═════ RECORDS PROVIDED

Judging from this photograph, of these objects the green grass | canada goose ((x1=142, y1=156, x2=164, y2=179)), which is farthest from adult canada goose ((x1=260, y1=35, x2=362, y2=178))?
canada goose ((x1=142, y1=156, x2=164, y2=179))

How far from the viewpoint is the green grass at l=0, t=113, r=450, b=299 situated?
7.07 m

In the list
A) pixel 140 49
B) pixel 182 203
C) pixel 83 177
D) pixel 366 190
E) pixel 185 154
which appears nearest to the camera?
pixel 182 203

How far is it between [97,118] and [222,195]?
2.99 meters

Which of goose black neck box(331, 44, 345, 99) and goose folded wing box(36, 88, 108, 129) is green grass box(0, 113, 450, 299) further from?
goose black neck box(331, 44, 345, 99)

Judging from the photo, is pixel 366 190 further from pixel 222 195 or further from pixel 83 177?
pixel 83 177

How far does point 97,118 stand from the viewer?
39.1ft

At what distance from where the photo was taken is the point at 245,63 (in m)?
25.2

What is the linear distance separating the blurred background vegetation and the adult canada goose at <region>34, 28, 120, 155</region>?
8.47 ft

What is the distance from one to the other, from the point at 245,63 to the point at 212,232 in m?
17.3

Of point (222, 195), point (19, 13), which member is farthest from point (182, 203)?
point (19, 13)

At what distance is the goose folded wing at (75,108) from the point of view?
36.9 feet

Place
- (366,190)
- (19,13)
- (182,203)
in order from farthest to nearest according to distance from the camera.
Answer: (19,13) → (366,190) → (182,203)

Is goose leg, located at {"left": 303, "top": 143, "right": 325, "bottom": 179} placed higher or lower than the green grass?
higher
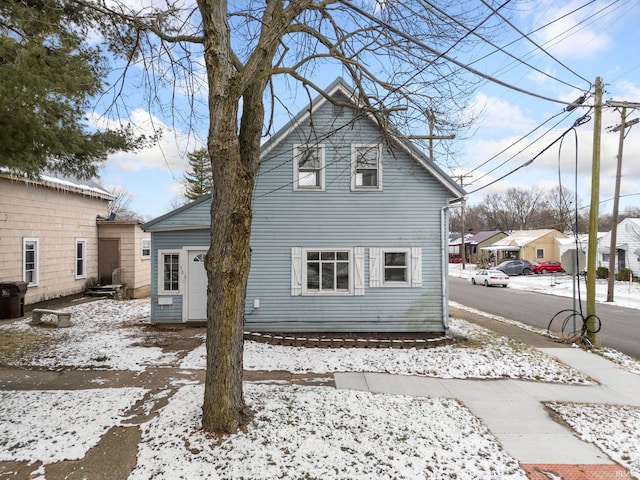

══════════

■ **WHAT IS BEING ASKED**:
Please pick out every line above that contains the word "nearest", and copy each of those lines.

■ **THE OUTPUT**:
which appears nearest to the camera?
in order from farthest to nearest according to distance from the camera.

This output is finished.